▸ **REQUIRED TASK**: Emit the line that holds "Which among the point" and all lines following it through the end of the data, verbatim, and nothing else.

▸ **TASK INPUT**:
------------------------------

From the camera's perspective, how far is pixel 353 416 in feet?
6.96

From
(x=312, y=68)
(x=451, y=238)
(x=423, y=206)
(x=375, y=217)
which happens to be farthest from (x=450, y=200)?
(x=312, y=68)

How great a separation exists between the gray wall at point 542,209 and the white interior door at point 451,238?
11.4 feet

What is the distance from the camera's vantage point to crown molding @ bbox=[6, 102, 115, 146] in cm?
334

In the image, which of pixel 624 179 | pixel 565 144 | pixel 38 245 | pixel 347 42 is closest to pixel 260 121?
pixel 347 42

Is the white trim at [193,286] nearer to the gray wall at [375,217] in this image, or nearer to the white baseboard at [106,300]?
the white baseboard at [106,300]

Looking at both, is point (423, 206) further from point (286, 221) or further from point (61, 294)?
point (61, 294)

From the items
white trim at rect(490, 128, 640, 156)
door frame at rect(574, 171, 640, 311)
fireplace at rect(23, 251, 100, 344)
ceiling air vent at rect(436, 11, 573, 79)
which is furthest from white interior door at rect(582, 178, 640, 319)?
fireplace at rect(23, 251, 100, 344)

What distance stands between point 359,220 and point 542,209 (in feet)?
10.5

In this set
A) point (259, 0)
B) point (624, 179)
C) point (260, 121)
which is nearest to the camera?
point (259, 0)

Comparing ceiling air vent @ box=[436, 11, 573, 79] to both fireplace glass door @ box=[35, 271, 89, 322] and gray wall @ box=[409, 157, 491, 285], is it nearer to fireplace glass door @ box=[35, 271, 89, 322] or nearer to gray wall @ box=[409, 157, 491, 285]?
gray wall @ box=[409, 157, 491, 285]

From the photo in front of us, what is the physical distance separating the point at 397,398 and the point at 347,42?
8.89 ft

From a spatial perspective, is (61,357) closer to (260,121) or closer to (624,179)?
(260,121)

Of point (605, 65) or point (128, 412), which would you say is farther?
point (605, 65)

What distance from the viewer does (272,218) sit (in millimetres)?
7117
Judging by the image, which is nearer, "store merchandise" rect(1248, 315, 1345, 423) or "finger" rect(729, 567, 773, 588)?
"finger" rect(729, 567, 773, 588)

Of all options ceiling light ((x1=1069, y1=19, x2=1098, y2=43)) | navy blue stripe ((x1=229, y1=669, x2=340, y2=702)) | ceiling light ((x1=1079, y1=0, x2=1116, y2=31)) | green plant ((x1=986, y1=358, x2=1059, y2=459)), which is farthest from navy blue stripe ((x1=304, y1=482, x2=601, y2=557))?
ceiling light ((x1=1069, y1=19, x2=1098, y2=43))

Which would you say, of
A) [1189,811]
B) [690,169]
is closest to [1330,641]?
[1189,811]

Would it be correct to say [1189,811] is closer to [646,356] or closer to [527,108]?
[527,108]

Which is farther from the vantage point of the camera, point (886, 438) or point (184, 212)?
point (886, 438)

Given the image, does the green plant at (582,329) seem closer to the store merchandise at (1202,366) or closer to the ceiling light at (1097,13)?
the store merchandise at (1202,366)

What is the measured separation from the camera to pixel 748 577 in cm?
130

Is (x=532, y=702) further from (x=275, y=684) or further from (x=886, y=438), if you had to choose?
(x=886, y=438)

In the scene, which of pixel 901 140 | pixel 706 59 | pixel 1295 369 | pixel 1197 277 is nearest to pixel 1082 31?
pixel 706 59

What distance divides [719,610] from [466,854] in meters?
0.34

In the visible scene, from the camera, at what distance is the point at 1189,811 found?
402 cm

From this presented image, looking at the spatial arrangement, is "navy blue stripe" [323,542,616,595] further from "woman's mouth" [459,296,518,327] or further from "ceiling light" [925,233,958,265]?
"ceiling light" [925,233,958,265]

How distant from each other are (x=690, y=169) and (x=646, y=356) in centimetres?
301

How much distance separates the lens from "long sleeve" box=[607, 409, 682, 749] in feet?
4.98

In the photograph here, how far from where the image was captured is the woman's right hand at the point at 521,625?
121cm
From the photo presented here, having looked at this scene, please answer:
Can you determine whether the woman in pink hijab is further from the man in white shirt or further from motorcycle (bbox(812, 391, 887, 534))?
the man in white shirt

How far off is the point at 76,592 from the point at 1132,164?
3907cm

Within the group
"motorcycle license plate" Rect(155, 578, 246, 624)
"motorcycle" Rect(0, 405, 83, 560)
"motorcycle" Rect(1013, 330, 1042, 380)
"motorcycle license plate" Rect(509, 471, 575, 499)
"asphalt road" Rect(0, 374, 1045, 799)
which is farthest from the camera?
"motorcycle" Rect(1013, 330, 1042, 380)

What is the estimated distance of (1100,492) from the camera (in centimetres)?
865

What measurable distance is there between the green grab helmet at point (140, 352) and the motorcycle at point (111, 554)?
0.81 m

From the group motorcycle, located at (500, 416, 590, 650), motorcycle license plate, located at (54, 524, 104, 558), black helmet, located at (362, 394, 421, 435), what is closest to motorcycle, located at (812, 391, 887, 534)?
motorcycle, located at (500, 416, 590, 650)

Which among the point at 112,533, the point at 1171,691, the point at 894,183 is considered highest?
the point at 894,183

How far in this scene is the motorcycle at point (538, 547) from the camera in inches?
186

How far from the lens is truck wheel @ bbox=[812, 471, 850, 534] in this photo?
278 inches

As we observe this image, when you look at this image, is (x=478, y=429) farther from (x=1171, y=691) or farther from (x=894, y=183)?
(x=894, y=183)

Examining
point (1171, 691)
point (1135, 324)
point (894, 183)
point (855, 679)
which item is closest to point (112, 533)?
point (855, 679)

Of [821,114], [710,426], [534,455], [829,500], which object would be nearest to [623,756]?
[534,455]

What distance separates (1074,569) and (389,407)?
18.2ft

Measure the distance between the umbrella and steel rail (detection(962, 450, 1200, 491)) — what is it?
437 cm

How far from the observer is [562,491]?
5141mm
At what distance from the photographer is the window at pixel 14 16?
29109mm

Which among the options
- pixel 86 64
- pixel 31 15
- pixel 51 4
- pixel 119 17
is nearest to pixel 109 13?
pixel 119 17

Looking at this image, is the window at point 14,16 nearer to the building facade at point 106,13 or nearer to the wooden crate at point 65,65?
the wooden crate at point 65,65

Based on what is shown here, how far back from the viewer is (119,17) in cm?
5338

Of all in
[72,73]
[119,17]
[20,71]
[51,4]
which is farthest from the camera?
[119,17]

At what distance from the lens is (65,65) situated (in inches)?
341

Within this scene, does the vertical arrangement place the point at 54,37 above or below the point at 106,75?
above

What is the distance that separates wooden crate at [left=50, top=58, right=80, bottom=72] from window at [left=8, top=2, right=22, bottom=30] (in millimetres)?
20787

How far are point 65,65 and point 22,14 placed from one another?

------------------------------

▸ **WORKED ANSWER**:
Which among the point at 112,533, the point at 1171,691, the point at 894,183 is considered highest?
the point at 894,183

How far in this scene is the motorcycle at point (538, 547) from the camera in inches?
186

How far from the lens is truck wheel @ bbox=[812, 471, 850, 534] in this photo?
278 inches

As we observe this image, when you look at this image, is (x=478, y=429) farther from (x=1171, y=691) or farther from (x=894, y=183)?
(x=894, y=183)

Examining
point (1171, 691)
point (1135, 324)
point (894, 183)
point (855, 679)
which item is closest to point (112, 533)?
point (855, 679)

Of [821,114], [710,426], [534,455], [829,500], which object would be nearest to [623,756]?
[534,455]

What distance separates (1074,569) and (389,407)?
18.2ft

Measure the distance between the umbrella and steel rail (detection(962, 450, 1200, 491)) — what is it?
437 cm

How far from the observer is [562,491]?
5141mm
At what distance from the photographer is the window at pixel 14 16?
29109mm

Which among the options
- pixel 86 64
- pixel 31 15
- pixel 51 4
- pixel 119 17
is nearest to pixel 109 13?
pixel 119 17

Looking at this image, is the window at point 14,16 nearer to the building facade at point 106,13 or nearer to the wooden crate at point 65,65?
the wooden crate at point 65,65

Based on what is shown here, how far back from the viewer is (119,17) in cm?
5338

Of all in
[72,73]
[119,17]
[20,71]
[51,4]
which is farthest from the camera?
[119,17]

At what distance from the lens is (65,65) situated (in inches)?
341

Within this scene, does the vertical arrangement place the point at 54,37 above or below the point at 106,75?
above

What is the distance that separates wooden crate at [left=50, top=58, right=80, bottom=72] from window at [left=8, top=2, right=22, bottom=30] (in millimetres)?
20787

How far are point 65,65 and point 22,14 placed from one another?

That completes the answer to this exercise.